Tax implications of buying US property
U.S. real estate prices may be tempting but Canadians purchasing property south of the border may trigger tax implications in both countries. If you’re considering buying property in the United States, here’s what you need to know.
• Do I file a return for a personal property? – If you are using your U.S. property solely for personal use, it depends on how many days you are in the country. You should complete a substantial presence test calculation and determine if you need to file an 8840 Closer Connection Statement or 1040 return.
• Do I report my rental income? – If you are renting the property, you must report the income in both Canada and the U.S.
• How do I report rental income in the U.S.? – You are required to complete a 1040NR every year to report your rental income. Under the U.S. Canada Tax Treaty, rental income in the U.S. is subject to a 30 per cent withholding of the gross rent in the U.S. But you can make a one-time election, which would allow you to pay tax on only the profit.
• Do I have to report the rental income in Canada? – Yes. Canadian residents are required to report their worldwide income on their tax returns. You can claim a foreign tax credit for the tax paid in the U.S.
• What rental expenses can I claim? – There are different rules in each country and your rental statements may not match. Expenses such as mortgage interest, property taxes, utilities, normal maintenance, insurance and accounting fees are eligible. In Canada, you do not have to claim the capital cost allowance but under U.S. law, depreciation is mandatory. Rental property is determined to have a 27.5 year life span or you can choose a 40 year life span.
• Can I do my own renovations? If the property is personal use, yes. If it generates rental income, you do not have the right to operate a business or rental in the U.S. So you need to retain a property management company to collect rent, look after the property or handle renovations. If you want to do your own renovations, you will need the appropriate work visa.
• How do I file a return? – You will need to apply for an ITIN – Individual Taxpayer Identification Number which is similar to a Social Security Number. You can apply for the ITIN when you file your first tax return.
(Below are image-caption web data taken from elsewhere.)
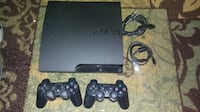 Playstation 3 2 Controles inalambricos  16 Games Sunrise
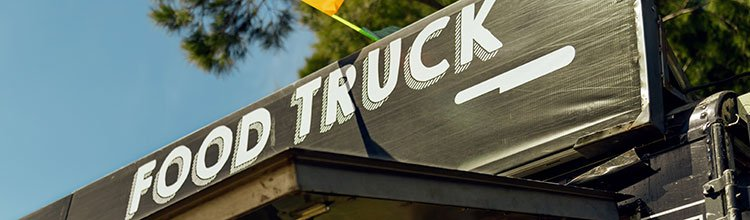 5 Ways to Rev Up Your Food Truck Marketing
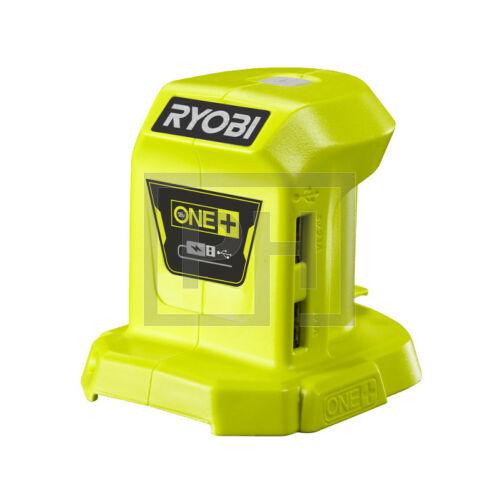 Ryobi R18USB-0 18V USB Adapter akku és töltő nélkül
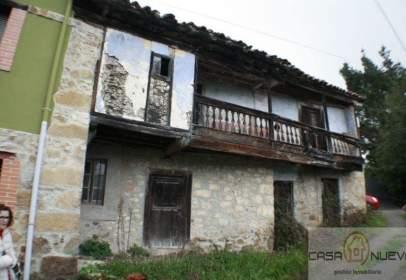 Casa en calle El Robollu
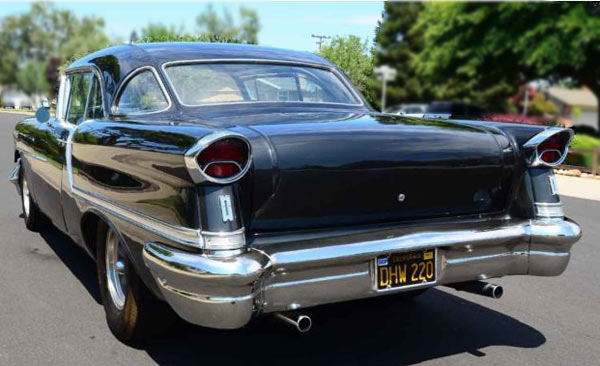 1957 Oldsmobile 88 2Dr Sedan Rear
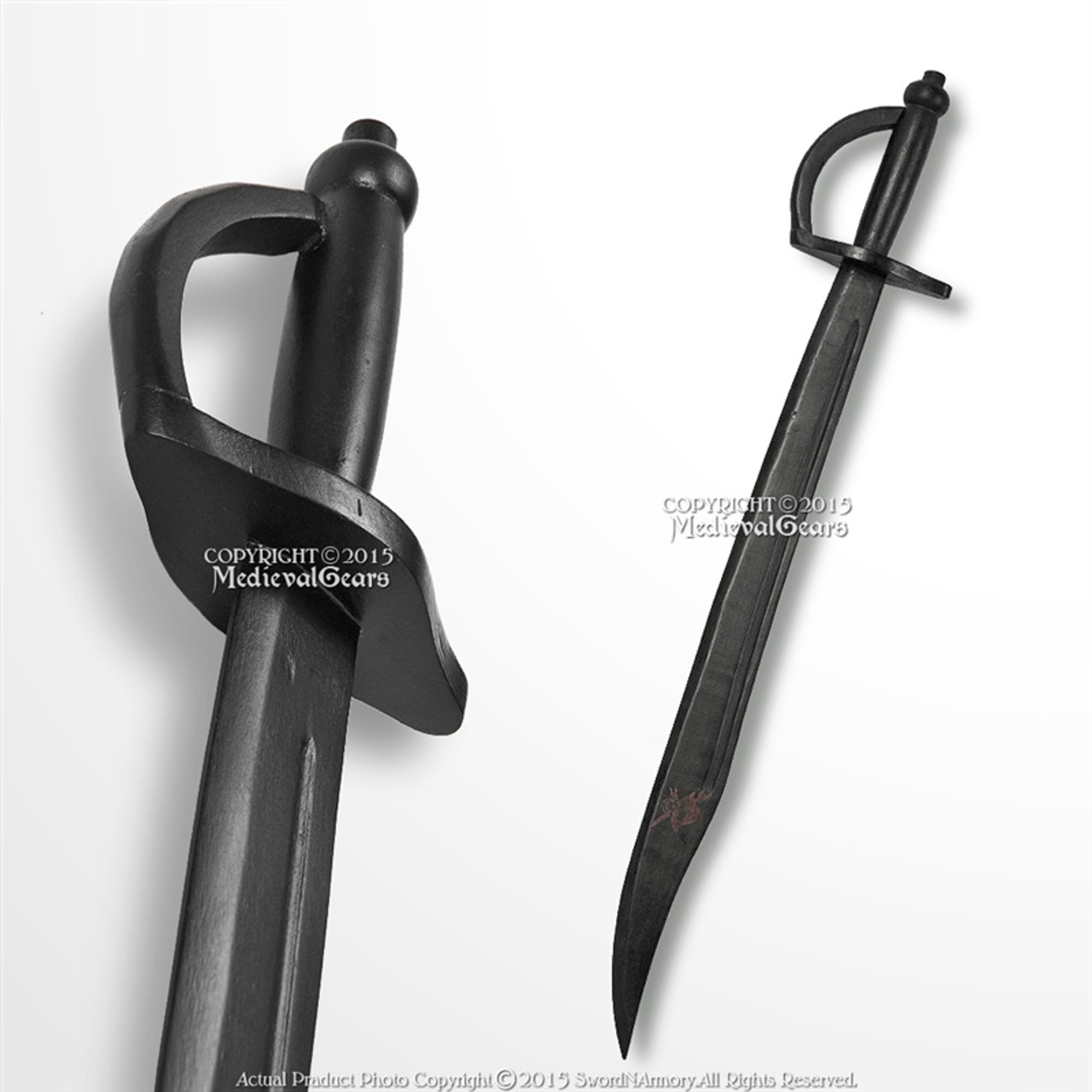 Theatre or Non Contact Training Black Wooden Pirate Cutlass Ideal For Costume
• What about capital gains? – If the U.S. property is not considered your principal residence, you will need to report your capital gains in both countries. The U.S. requires the full capital gain be reported on the 1040NR but they are generally taxed at a lower rate. Canada only taxes 50 per cent of a capital gain.
• What exchange rate do I use? – You will need to report your income in Canadian dollars on your Canadian return. You can use the average annual rate as determined by the Canada Revenue Agency or Bank of Canada.
• Do I file state taxes? – This will depend on your location. Some states like Arizona and California have state tax while others like Texas and Nevada do not. A state tax return is completely separate from the federal return and the state tax paid can be claimed as a foreign tax credit in Canada.
• Does the CRA need to know? – If the property is a rental and the cost is more than $100,000, you must file Form T1135 Foreign Income Verification Statement with the CRA. This form is not required if you are using the property for personal use only.